The Bitter Cry of the Children

Part 2

Chapter 23,856 wordsPublic domain

To the child as to the adult the principal evils of poverty are material ones,—lack of nourishing food, of suitable clothing, and of healthy home surroundings. These are the fundamental evils from which all others arise. The younger children are spared the anxiety, shame, and despair felt by their parents and by their older brothers and sisters, but they suffer terribly from neglect when, as so often happens, their mothers are forced to abandon the most important functions of motherhood to become wage-earners. The cry of a child for food which its mother is powerless to give it is the most awful cry the ages have known. Even the sound of battle, the mingled shrieks of wounded man and beast, and the roar of guns, cannot vie with it in horror. Yet that cry goes up incessantly: in the world’s richest cities the child’s hunger-cry rises above the din of the mart. Fortunate indeed is the child whose lips have never uttered that cry, who has never gone breakfastless to play or supperless to bed. For periods of destitution come sooner or later to a majority of the proletarian class. Practically all the unskilled laborers and hundreds of thousands engaged in the skilled trades are so entirely dependent upon their weekly wages, that a month’s sickness or unemployment brings them to hunger and temporary dependence. Not long ago, in the course of an address before the members of a labor union, I asked all those present who had ever had to go hungry, or to see their children hungry, as a result of sickness, accident, or unemployment to raise their hands. No less than one hundred and eighty-four hands were raised out of a total attendance of two hundred and nineteen present, yet these were all skilled workers protected in a measure by their organization.

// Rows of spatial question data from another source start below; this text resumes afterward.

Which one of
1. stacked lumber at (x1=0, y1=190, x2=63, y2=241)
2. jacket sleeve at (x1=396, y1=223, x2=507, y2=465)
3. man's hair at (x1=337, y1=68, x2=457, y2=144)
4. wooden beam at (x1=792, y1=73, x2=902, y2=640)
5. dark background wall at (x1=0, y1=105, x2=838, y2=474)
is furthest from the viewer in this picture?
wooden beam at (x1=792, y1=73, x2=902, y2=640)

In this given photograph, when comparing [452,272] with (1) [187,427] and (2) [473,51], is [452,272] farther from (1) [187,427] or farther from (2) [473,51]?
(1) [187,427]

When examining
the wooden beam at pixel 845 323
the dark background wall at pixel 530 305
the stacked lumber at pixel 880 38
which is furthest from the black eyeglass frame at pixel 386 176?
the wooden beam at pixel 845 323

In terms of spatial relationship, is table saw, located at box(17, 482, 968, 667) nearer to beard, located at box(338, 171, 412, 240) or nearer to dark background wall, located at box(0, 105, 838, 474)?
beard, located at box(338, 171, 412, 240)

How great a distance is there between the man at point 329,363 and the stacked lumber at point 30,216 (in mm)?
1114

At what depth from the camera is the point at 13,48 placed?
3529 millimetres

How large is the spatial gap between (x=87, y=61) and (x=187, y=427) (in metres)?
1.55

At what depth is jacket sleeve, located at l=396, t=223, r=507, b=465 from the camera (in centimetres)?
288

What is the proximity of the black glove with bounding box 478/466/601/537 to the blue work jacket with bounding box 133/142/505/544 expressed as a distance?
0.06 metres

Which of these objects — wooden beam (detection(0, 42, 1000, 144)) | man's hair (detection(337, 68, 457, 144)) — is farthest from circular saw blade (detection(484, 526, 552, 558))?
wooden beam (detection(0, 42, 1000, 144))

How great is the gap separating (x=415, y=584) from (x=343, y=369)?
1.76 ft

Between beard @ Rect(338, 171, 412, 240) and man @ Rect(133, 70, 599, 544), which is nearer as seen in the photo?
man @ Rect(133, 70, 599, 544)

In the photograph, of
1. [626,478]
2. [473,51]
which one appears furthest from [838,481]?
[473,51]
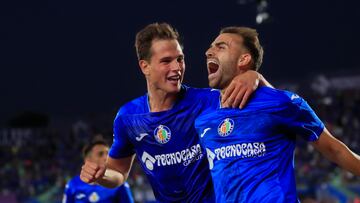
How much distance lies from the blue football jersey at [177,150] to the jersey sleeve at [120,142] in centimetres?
16

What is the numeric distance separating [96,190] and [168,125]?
12.5ft

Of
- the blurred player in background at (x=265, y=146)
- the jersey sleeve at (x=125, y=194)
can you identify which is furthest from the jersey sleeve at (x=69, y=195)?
the blurred player in background at (x=265, y=146)

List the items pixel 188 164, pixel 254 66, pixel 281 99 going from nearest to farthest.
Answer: pixel 281 99 < pixel 254 66 < pixel 188 164

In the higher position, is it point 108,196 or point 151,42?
point 151,42

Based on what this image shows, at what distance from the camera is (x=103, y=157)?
7336 mm

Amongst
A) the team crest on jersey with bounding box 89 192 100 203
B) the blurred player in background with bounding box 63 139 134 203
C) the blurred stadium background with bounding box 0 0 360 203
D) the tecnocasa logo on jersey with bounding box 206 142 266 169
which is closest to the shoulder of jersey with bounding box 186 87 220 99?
the tecnocasa logo on jersey with bounding box 206 142 266 169

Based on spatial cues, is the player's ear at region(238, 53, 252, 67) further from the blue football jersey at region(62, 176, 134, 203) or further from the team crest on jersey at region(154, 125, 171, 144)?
the blue football jersey at region(62, 176, 134, 203)

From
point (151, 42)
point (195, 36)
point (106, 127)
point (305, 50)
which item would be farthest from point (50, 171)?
point (151, 42)

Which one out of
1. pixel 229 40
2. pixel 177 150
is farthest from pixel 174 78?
pixel 229 40

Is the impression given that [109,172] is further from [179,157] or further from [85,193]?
[85,193]

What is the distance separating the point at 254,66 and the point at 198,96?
2.09ft

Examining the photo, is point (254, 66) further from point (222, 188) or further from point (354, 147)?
point (354, 147)

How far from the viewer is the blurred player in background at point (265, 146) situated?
338cm

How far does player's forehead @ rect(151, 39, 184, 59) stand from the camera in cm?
423
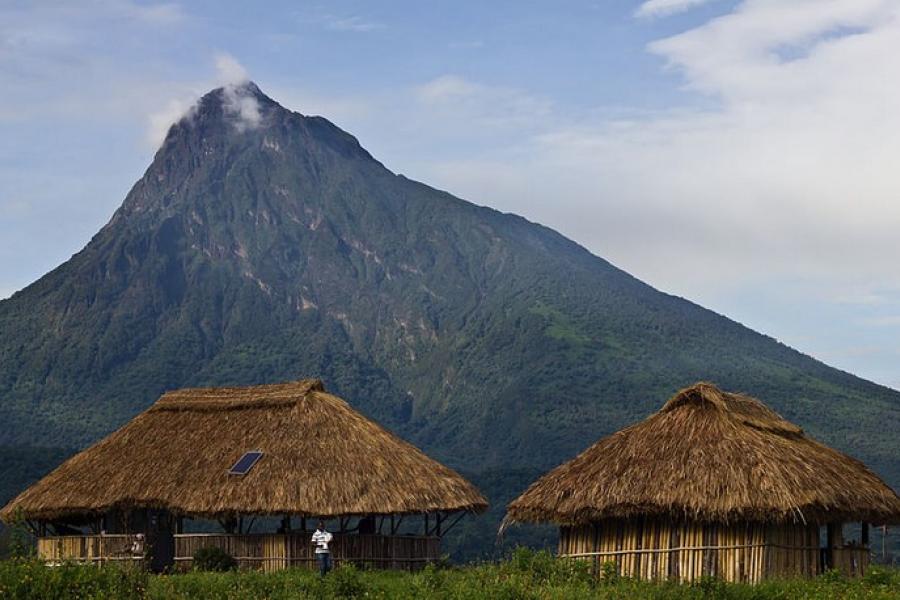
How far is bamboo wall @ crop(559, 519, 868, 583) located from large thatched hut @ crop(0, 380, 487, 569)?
6.20 meters

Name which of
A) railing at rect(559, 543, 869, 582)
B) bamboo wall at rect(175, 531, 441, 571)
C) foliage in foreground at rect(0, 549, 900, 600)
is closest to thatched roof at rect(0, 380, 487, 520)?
Result: bamboo wall at rect(175, 531, 441, 571)

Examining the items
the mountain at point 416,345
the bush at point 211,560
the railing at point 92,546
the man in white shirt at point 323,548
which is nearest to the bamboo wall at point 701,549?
the man in white shirt at point 323,548

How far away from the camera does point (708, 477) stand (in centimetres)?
3206

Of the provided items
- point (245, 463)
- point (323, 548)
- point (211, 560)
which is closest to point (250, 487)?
point (245, 463)

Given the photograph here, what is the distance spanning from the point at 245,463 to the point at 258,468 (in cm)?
49

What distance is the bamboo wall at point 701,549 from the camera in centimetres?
3203

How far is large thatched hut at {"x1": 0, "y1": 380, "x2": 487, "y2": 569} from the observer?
123 feet

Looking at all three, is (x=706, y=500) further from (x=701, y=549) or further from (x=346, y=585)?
(x=346, y=585)

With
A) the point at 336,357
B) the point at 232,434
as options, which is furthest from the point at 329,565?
the point at 336,357

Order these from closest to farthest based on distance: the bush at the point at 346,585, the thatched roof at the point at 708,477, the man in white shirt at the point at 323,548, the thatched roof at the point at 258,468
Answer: the bush at the point at 346,585, the thatched roof at the point at 708,477, the man in white shirt at the point at 323,548, the thatched roof at the point at 258,468

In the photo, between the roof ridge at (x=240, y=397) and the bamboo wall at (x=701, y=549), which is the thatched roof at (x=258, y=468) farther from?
the bamboo wall at (x=701, y=549)

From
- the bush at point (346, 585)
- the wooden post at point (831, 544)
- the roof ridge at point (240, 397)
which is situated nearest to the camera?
the bush at point (346, 585)

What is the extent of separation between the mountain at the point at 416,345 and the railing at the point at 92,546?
81485 mm

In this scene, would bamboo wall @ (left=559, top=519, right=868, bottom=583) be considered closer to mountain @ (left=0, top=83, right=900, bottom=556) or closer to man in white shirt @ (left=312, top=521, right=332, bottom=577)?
man in white shirt @ (left=312, top=521, right=332, bottom=577)
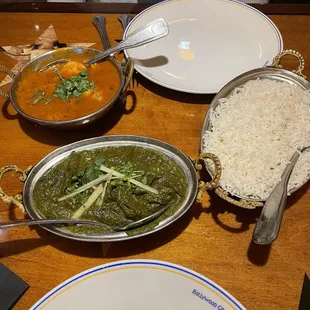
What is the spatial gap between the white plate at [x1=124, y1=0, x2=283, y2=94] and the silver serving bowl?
15 centimetres

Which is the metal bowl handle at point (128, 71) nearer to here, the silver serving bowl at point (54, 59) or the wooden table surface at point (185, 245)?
the silver serving bowl at point (54, 59)

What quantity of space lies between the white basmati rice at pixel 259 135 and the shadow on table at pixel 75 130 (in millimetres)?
→ 501

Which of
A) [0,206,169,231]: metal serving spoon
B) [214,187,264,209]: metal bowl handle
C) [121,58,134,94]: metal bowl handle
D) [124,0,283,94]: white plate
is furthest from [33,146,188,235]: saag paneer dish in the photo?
[124,0,283,94]: white plate

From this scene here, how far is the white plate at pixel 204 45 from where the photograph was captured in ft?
6.30

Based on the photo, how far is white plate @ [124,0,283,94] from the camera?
1.92 meters

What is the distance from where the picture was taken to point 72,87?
5.91 feet

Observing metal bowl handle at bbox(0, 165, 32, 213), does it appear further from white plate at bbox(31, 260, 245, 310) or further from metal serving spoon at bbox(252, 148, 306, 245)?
metal serving spoon at bbox(252, 148, 306, 245)

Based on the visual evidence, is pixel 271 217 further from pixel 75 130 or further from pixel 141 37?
pixel 141 37

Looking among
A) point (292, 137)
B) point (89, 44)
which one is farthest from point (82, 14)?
point (292, 137)

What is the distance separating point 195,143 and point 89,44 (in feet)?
3.13

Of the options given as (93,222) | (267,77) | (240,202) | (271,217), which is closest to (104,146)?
(93,222)

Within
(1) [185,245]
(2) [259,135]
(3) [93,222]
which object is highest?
(2) [259,135]

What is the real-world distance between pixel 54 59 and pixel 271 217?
1343 mm

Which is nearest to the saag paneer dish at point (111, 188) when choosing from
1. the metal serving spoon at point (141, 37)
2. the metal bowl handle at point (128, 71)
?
the metal bowl handle at point (128, 71)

It is not, however, the occasional hunger, the loss of a few meals now and then in such periods of distress, that is of most importance; it is the chronic underfeeding day after day, month after month, year after year. Even where lack of all food is rarely or never experienced, there is often chronic underfeeding. There may be food sufficient as to quantity, but qualitatively poor and almost wholly lacking in nutritive value, and such is the tragic fate of those dependent upon it that they do not even know that they are underfed in the most literal sense of the word. They live and struggle and go down to their graves without realizing the fact of their disinheritance. A plant uprooted and left lying upon the ground withers quickly and dies; planted in dry, lifeless, arid soil it would wither and die, too, less quickly perhaps but as surely. It dies when there is no soil about its roots and it dies when there is soil in abundance, but no nourishing qualities in the soil. As the plant is, so is the life of a child; where there is no food, starvation is swift, mercifully swift, and complete; when there is only poor food lacking in nutritive qualities starvation is partial, slower, and less merciful. The thousands of rickety infants to be seen in all our large cities and towns, the anæmic, languid-looking children one sees everywhere in working-class districts, and the striking contrast presented by the appearance of the children of the well-to-do bear eloquent witness to the widespread prevalence of underfeeding.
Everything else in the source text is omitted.